**TASK PROMPT**.
Copy these lines of the data word for word, starting at the line that contains "Of all options" and continuing through the end of the data.

**DATA LISTING**.
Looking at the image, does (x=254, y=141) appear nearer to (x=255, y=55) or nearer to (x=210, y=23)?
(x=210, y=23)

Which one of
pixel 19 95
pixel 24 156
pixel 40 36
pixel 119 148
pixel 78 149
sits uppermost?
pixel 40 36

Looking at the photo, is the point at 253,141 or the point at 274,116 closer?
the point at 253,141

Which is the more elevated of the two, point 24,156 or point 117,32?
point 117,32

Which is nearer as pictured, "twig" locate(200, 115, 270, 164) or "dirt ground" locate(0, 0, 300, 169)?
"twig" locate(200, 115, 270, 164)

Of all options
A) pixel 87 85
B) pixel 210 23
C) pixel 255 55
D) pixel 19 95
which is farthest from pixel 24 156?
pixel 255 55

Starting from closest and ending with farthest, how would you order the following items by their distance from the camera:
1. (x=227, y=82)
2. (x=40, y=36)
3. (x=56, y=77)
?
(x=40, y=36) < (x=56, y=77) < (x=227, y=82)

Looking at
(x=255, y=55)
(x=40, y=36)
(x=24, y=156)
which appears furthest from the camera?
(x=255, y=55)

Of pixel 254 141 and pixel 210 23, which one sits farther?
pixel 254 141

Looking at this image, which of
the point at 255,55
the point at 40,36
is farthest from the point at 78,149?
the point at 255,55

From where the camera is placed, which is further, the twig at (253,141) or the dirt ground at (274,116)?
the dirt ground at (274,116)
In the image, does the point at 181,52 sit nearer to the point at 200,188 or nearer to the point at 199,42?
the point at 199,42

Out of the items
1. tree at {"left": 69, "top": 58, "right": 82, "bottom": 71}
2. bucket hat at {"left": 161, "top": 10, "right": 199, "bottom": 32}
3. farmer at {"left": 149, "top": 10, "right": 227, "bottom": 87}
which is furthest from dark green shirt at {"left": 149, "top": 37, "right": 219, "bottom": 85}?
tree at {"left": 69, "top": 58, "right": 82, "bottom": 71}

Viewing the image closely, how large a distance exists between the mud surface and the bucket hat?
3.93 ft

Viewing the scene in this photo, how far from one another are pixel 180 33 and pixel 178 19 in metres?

**THE RESULT**.
Of all options
A) pixel 87 85
B) pixel 210 23
C) pixel 255 55
D) pixel 19 95
which is farthest from pixel 24 156?
pixel 255 55

Starting from closest and ending with farthest, how would you order the following items by their distance from the camera:
1. (x=227, y=82)
2. (x=40, y=36)
3. (x=56, y=77)
?
(x=40, y=36) < (x=56, y=77) < (x=227, y=82)

Looking at
(x=255, y=55)
(x=40, y=36)
(x=24, y=156)
which appears furthest from the camera?
(x=255, y=55)

Of pixel 254 141 and pixel 210 23, which one sits farther?
pixel 254 141

Looking at this image, which of
the point at 255,55
the point at 40,36
is farthest from the point at 78,149?
the point at 255,55

From where the camera is placed, which is further, the twig at (253,141) or the dirt ground at (274,116)?
the dirt ground at (274,116)
In the image, does the point at 181,52 sit nearer to the point at 200,188 or nearer to the point at 199,42?
the point at 199,42

Out of the items
1. tree at {"left": 69, "top": 58, "right": 82, "bottom": 71}
2. bucket hat at {"left": 161, "top": 10, "right": 199, "bottom": 32}
3. farmer at {"left": 149, "top": 10, "right": 227, "bottom": 87}
which is furthest from dark green shirt at {"left": 149, "top": 37, "right": 219, "bottom": 85}?
tree at {"left": 69, "top": 58, "right": 82, "bottom": 71}

Viewing the image closely, how large a distance exists between the mud surface and the bucket hat?
3.93 ft

Viewing the scene in this photo, how far from one another are pixel 180 33 and pixel 178 19 in metres?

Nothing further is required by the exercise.